Werkopdracht A
Stemmen de volgende uitspraken overeen met de uitspraak over de DHL-pensioenregeling? (i) DHL Danzas en EFM zijn per 1 januari 2009 gefuseerd. (ii) DHL heeft tijdig geantwoord op de vragen van de OR. (iii) De kantonrechter heeft het verzoek van de OR toegewezen. Antwoord per uitspraak met ja of nee en citeer de woorden uit de tekst die de doorslag geven.
Werkopdracht B
Neem het deel van de uitspraak over de DHL-pensioenregeling over dat begint met de woorden "Rechtspraak" en eindigt met "Forwaring (Netherlands) B.V.". Verander daarin "Locatie Amsterdam" in "Vestiging Amsterdam".

+++ Geselecteerd fragment

Rechtspraak
Gerechtshof Amsterdam (Locatie Amsterdam), 23 april 2019
ECLI:NL:GHAMS:2019:1455
Ondernemingsraad DHL Global Forwarding/DHL Global Forwaring (Netherlands) B.V.
Feiten
Per 1 januari 2009 zijn DHL Danzas Air & Ocean (DHL Danzas) en Exel Freight Management (EFM) gefuseerd, waarna de naam van de onderneming is gewijzigd in DHL Global Forwarding. Na een akkoord over de gezamenlijke arbeidsvoorwaarden na de fusie tussen cao-partijen, met instandhouding van de bestaande pensioenovereenkomsten van EFM en DHL en de uitvoering daarvan door Aegon respectievelijk PST, heeft de gezamenlijke OR van DHL en EFM op 7 september 2008 positief geadviseerd over het fusievoorstel. In de adviesaanvraag is vermeld dat de fusie geen personele of arbeidsvoorwaardelijke gevolgen heeft. Op 26 september 2008 is aan de gezamenlijke ondernemingsraden van DHL Danzas en EFM schriftelijk advies gevraagd over het voorgenomen besluit van DHL tot overgang van de (oud-)werknemers van EFM van de pensioenregeling van EFM naar die van DHL. De OR heeft vragen gesteld, maar DHL heeft niet tijdig op de vragen geantwoord. In verband met het beoogde tijdstip van de juridische fusie en overgang van medewerkers van EFM naar de pensioenregeling van DHL, is de OR eind 2008 op verzoek van DHL mondeling akkoord gegaan met de overgang, onder de gelijktijdige (mondelinge) afspraak dat de gevolgen die de overgang heeft voor personeel op een later moment zullen worden onderzocht en geïnventariseerd en de verschillen later met ‘plussen en minnen’ zullen worden geregeld. Per 1 januari 2009 zijn de werknemers van EFM overgegaan naar PST. In de periode 2009 tot en met 2011 is tussen partijen overleg gevoerd over de overgang van de pensioenregeling. De bedrijfscommissie heeft bemiddeld en in haar advies gesteld dat de kwestie instemmingsplichtig was. In een door de OR opgestarte procedure heeft de kantonrechter de OR niet-ontvankelijk verklaard. Het hof heeft vervolgens echter voor recht verklaard dat de besluitvorming nog niet is afgerond en DHL deze alsnog ter instemming aan de OR dient voor te leggen. DHL heeft vervolgens de gevolgen van de overgang in kaart laten brengen. Op 16 januari 2015 heeft DHL het voorgenomen besluit aan de OR ter instemming voorgelegd. De OR heeft niet ingestemd, ook niet met het aangepaste voorstel. De OR heeft onder meer verzocht DHL te gelasten een voorgenomen besluit zoals bedoeld in de beschikking van het hof te nemen waarin tegemoet wordt gekomen aan de voorwaarden die de OR daaraan stelt. De kantonrechter heeft het verzoek afgewezen. De OR komt daartegen in hoger beroep.

++++++
+++ Geselecteerde gegevens

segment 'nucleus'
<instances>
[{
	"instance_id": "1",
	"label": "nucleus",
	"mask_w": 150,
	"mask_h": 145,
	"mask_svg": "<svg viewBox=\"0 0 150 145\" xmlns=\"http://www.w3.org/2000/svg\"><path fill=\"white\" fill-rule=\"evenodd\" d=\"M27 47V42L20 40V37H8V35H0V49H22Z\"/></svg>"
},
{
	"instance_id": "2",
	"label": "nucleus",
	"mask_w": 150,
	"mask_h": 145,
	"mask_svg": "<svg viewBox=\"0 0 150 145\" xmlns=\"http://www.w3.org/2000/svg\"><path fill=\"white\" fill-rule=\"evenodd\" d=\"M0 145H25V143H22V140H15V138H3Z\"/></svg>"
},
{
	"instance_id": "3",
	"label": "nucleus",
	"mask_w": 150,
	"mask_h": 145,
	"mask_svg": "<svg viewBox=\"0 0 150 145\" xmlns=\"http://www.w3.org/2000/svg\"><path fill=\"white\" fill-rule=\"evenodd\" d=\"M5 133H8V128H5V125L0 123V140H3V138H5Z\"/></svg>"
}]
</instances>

++++++

Resultaat opdracht A
(i) Ja: "Per 1 januari 2009 zijn DHL Danzas Air & Ocean (DHL Danzas) en Exel Freight Management (EFM) gefuseerd"
(ii) Nee: "DHL heeft niet tijdig op de vragen geantwoord."
(iii) Nee: "De kantonrechter heeft het verzoek afgewezen."

Resultaat opdracht B
Rechtspraak
Gerechtshof Amsterdam (Vestiging Amsterdam), 23 april 2019
ECLI:NL:GHAMS:2019:1455
Ondernemingsraad DHL Global Forwarding/DHL Global Forwaring (Netherlands) B.V.